Filter Expression Dialog Box • Wireshark provides a user interface to let you see the available protocols and fields and construct a display filter. • From the Display Filter window, click the Add Expression button. • Filter Express Dialog Box • On the left is a list of all protocols. • Each protocol that has fields can be opened by clicking on the square next to the protocol’s name. • A list of the protocol’s fields will be displayed. • When a field name is selected in the list, the relations that apply to that field are shown in the Relation list. • The relations are: is present, ==, !=, >, <, >=, <=, and contains.

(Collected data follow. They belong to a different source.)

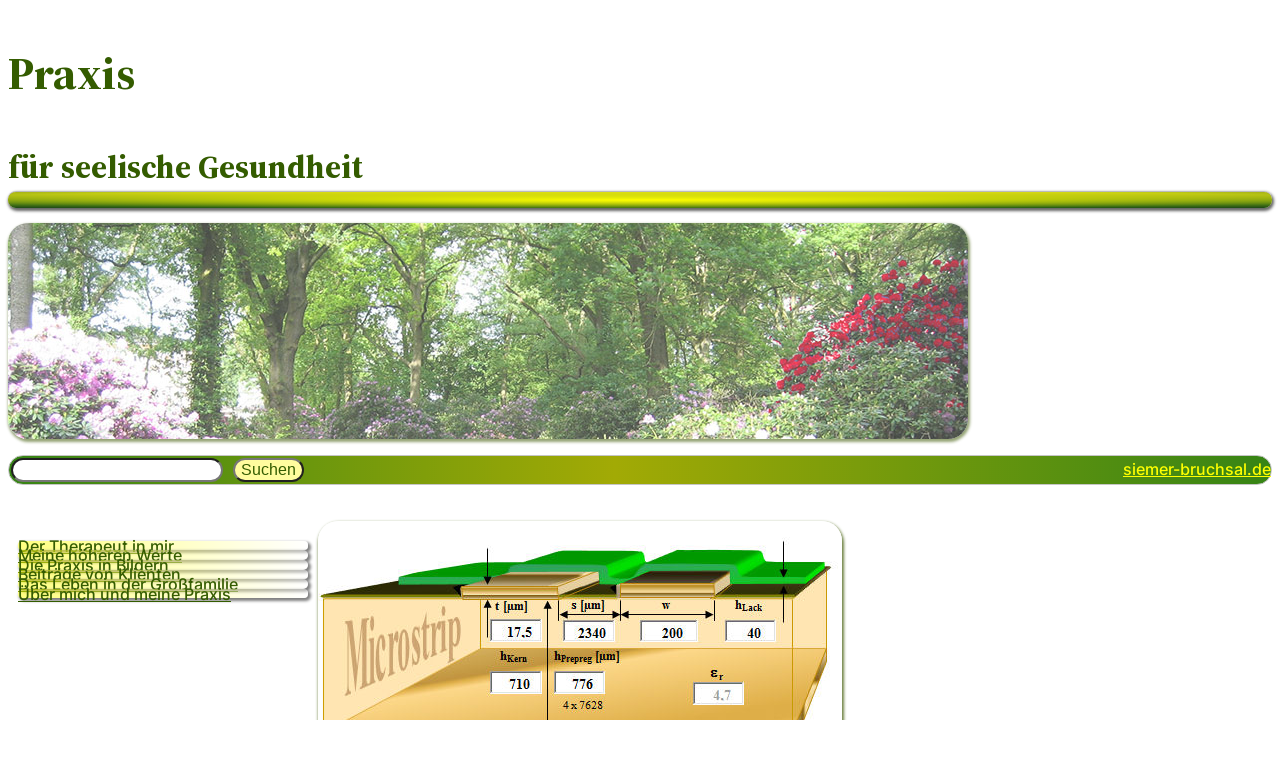

--- FILE ---
content_type: text/css
request_url: https://siemer-bruchsal.de/wp-content/themes/Praxis%20Siemer/style.css?ver=6.9
body_size: 77
content:
/*
Theme Name: Praxis Siemer
Author: Volker Siemer
Author URI: https://siemer-bruchsal.de
Description: twenty twenty three child theme
Requires at least: 6.1
Tested up to: 6.3
Requires PHP: 5.6
Version: 1.2
Text Domain: Praxis Siemer
*/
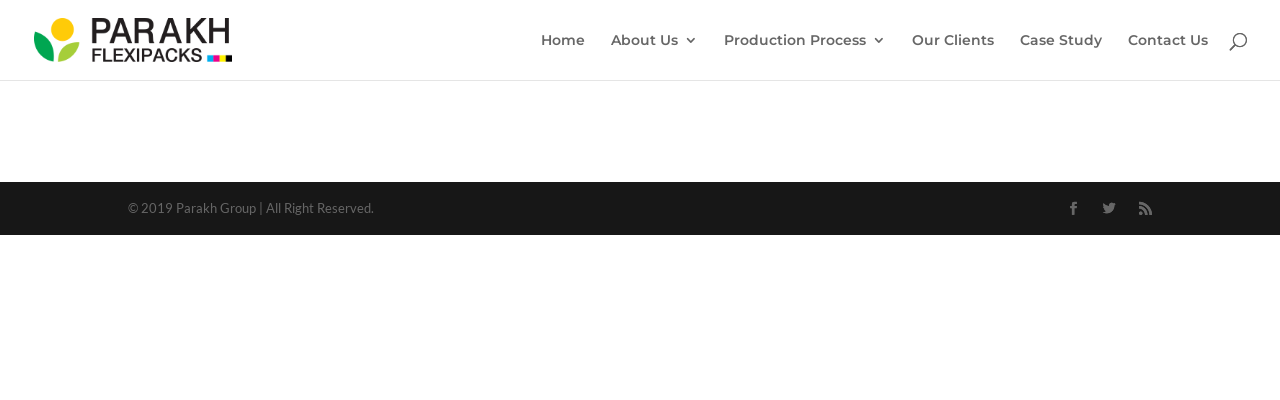

--- FILE ---
content_type: text/css
request_url: https://www.parakhflexipacks.com/wp-content/et-cache/global/et-divi-customizer-global.min.css?ver=1767167619
body_size: 1178
content:
.container,.et_pb_row,.et_pb_slider .et_pb_container,.et_pb_fullwidth_section .et_pb_title_container,.et_pb_fullwidth_section .et_pb_title_featured_container,.et_pb_fullwidth_header:not(.et_pb_fullscreen) .et_pb_fullwidth_header_container{max-width:1200px}.et_boxed_layout #page-container,.et_boxed_layout.et_non_fixed_nav.et_transparent_nav #page-container #top-header,.et_boxed_layout.et_non_fixed_nav.et_transparent_nav #page-container #main-header,.et_fixed_nav.et_boxed_layout #page-container #top-header,.et_fixed_nav.et_boxed_layout #page-container #main-header,.et_boxed_layout #page-container .container,.et_boxed_layout #page-container .et_pb_row{max-width:1360px}#main-footer .footer-widget h4,#main-footer .widget_block h1,#main-footer .widget_block h2,#main-footer .widget_block h3,#main-footer .widget_block h4,#main-footer .widget_block h5,#main-footer .widget_block h6{color:#ffffff}.footer-widget li:before{border-color:#ffffff}#main-footer .footer-widget h4,#main-footer .widget_block h1,#main-footer .widget_block h2,#main-footer .widget_block h3,#main-footer .widget_block h4,#main-footer .widget_block h5,#main-footer .widget_block h6{font-weight:bold;font-style:normal;text-transform:none;text-decoration:none}.footer-widget .et_pb_widget div,.footer-widget .et_pb_widget ul,.footer-widget .et_pb_widget ol,.footer-widget .et_pb_widget label{line-height:1.2em}#footer-widgets .footer-widget li:before{top:5.4px}#footer-info{font-size:13px}#footer-bottom .et-social-icon a{font-size:13px}@media only screen and (min-width:1500px){.et_pb_row{padding:30px 0}.et_pb_section{padding:60px 0}.single.et_pb_pagebuilder_layout.et_full_width_page .et_post_meta_wrapper{padding-top:90px}.et_pb_fullwidth_section{padding:0}}	h1,h2,h3,h4,h5,h6{font-family:'Montserrat',Helvetica,Arial,Lucida,sans-serif}body,input,textarea,select{font-family:'Lato',Helvetica,Arial,Lucida,sans-serif}#main-header,#et-top-navigation{font-family:'Montserrat',Helvetica,Arial,Lucida,sans-serif}.h2-titl{text-align:center}.h2-titl h2 span{color:#333;padding-bottom:5px;border-bottom:3px solid #00aeef}.h2-titl p{margin-top:20px}.et_fullscreen_slider .et_pb_slides,.et_fullscreen_slider .et_pb_slide,.et_fullscreen_slider .et_pb_container{min-height:100%!important;height:100%!important}.sldr-bnr-hm .et_pb_slide_description .et_pb_slide_title{font-weight:bold}.sldr-bnr-hm .et-pb-controllers a{background:#fff}.sldr-bnr-hm .et-pb-controllers a.et-pb-active-control{background:#00aeef}.sldr-hm-tsti.et_pb_slider .et_pb_slide,.sldr-hm-tsti.et_pb_slider .et_pb_slide .et_pb_slide_description{padding:0}.sldr-hm-tsti.et_pb_slider .et_pb_slide{text-align:left}.sldr-hm-tsti.et_pb_slider .et_pb_slide table,.sldr-hm-tsti.et_pb_slider .et_pb_slide table tr td{border:none}.sldr-hm-tsti.et_pb_slider .et_pb_slide table tr td:nth-child(1){width:20%;padding:2.5%}.sldr-hm-tsti.et_pb_slider .et_pb_slide table tr td:nth-child(1) img{width:100%}.sldr-hm-tsti .et_pb_slide_content img{border-radius:50%}.sldr-hm-tsti.et_pb_bg_layout_dark .et_pb_slide_description{text-shadow:none}.sldr-hm-tsti .et_pb_slide_content{font-size:14px}.sldr-hm-tsti .et_pb_slide_content b{font-size:18px;color:#00aeef}.sldr-hm-tsti .et-pb-controllers{bottom:0}.sldr-hm-tsti .et-pb-slider-arrows a{background:#333;border-radius:50%;color:#fff!important}.blrb-mrkt .et_pb_blurb_content h4.et_pb_module_header,.blrb-prdc .et_pb_blurb_content h4.et_pb_module_header,.blrb-pckg .et_pb_blurb_content h4.et_pb_module_header{text-align:center;background:none;color:#333;padding-top:15px;margin-top:10px;border-top:3px solid #00aeef}.blrb-mrkt .et_pb_blurb_content h4.et_pb_module_header:hover,.blrb-prdc .et_pb_blurb_content h4.et_pb_module_header:hover,.blrb-pckg .et_pb_blurb_content h4.et_pb_module_header:hover{background:none;color:#00aeef}.blrb-mrkt:hover .et_pb_blurb_content h4.et_pb_module_header,.blrb-prdc:hover .et_pb_blurb_content h4.et_pb_module_header,.blrb-pckg:hover .et_pb_blurb_content h4.et_pb_module_header{color:#00aeef}.bnr-mrkt h1,.bnr-pckg h1,.bnr-prdc h1{text-align:center;color:#fff;font-weight:bold;padding-bottom:6%;font-size:40px}.img-ovrw-mrkt,.img-ovrw-prcd{}.img-ovrw-pckg{background:#dbeffc;text-align:center}.img-ovrw-pckg img{width:200px;height:auto}.txt-ovrw-mrkt,.txt-ovrw-prcd,.txt-ovrw-pckg{}.txt-bnft-pckg{}.txt-ctnt-pckg,.txt-ctnt-mrkt,.txt-ctnt-prdc{text-align:justify}.mrkt-subnav-row{position:sticky!important;top:54px;left:0;z-index:99}.mrkt-subnav{}.mrkt-subnav ul{list-style-type:none;padding:10px 0;text-align:center;max-width:100vw;overflow-x:scroll;white-space:nowrap;background:#333}.mrkt-subnav ul::-webkit-scrollbar{display:none}.mrkt-subnav ul li{display:inline}.mrkt-subnav ul li a{font-size:14px;font-weight:bold;padding:10px 20px;color:#aaa}.mrkt-subnav ul li a:hover,.mrkt-subnav ul li a:mrkt-actv{color:#fff}.et_fullscreen_slider .et_pb_slides,.et_fullscreen_slider .et_pb_slide,.et_fullscreen_slider .et_pb_container{min-height:100%!important;height:100%!important}.overlay-img{position:absolute;bottom:0;left:0;right:0;background-color:#a6ce39e8;overflow:hidden;width:100%;height:0;transition:.5s ease}.et_pb_blurb_content{position:relative}.et_pb_blurb_content:hover .overlay-img{height:100%}.overlay-img .text{color:#fff;font-size:24px;position:absolute;top:50%;left:50%;line-height:29px;-webkit-transform:translate(-50%,-50%);-ms-transform:translate(-50%,-50%);transform:translate(-50%,-50%);text-align:center}.gray-col img{-webkit-filter:grayscale(100%);filter:grayscale(100%)}.gray-col img:hover{-webkit-filter:grayscale(0%);filter:grayscale(0%)}.bx-wrapper .bx-next{right:-50px}.bx-wrapper .bx-prev{left:-43px}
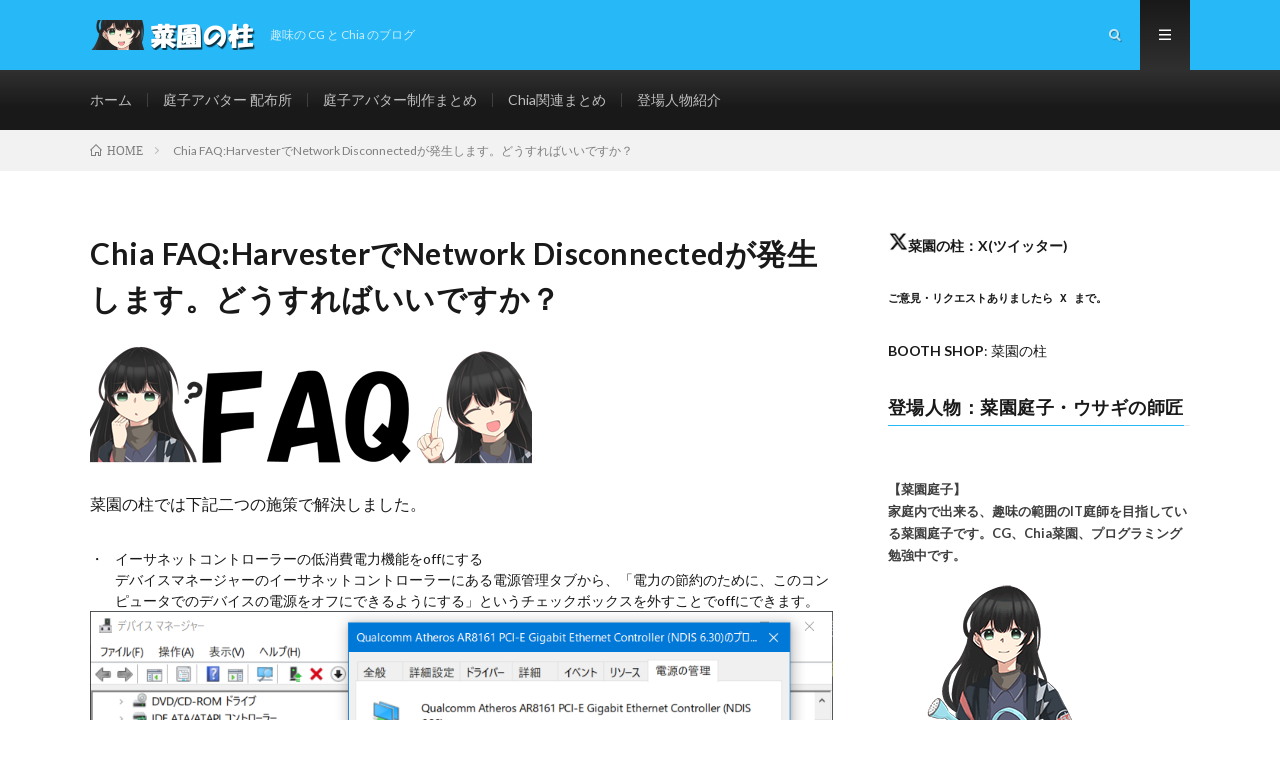

--- FILE ---
content_type: text/html; charset=utf-8
request_url: https://www.google.com/recaptcha/api2/aframe
body_size: 267
content:
<!DOCTYPE HTML><html><head><meta http-equiv="content-type" content="text/html; charset=UTF-8"></head><body><script nonce="v1ekFeZqpA_Af1GYu4oOKg">/** Anti-fraud and anti-abuse applications only. See google.com/recaptcha */ try{var clients={'sodar':'https://pagead2.googlesyndication.com/pagead/sodar?'};window.addEventListener("message",function(a){try{if(a.source===window.parent){var b=JSON.parse(a.data);var c=clients[b['id']];if(c){var d=document.createElement('img');d.src=c+b['params']+'&rc='+(localStorage.getItem("rc::a")?sessionStorage.getItem("rc::b"):"");window.document.body.appendChild(d);sessionStorage.setItem("rc::e",parseInt(sessionStorage.getItem("rc::e")||0)+1);localStorage.setItem("rc::h",'1768948927906');}}}catch(b){}});window.parent.postMessage("_grecaptcha_ready", "*");}catch(b){}</script></body></html>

Filter Expression Dialog Box • The default relation is is present, which does not require any other value to compare against. • But if you select another relation, one that does require a comparison value, then a Value text entry box appears to the right of the relation list. • If the field can be sliced into ranges, then a Range text entry box appears under the Relation list.
Filter Expression Dialog Box • Once you click “Accept”, Wireshark will put the display filter in the Filter string text entry box of the Display Filter dialog box at the current location of your cursor. • Thus, after creating one display filter, you could manually type a logical operator (and or or) into the Filter string text entry box and click Add Expression again.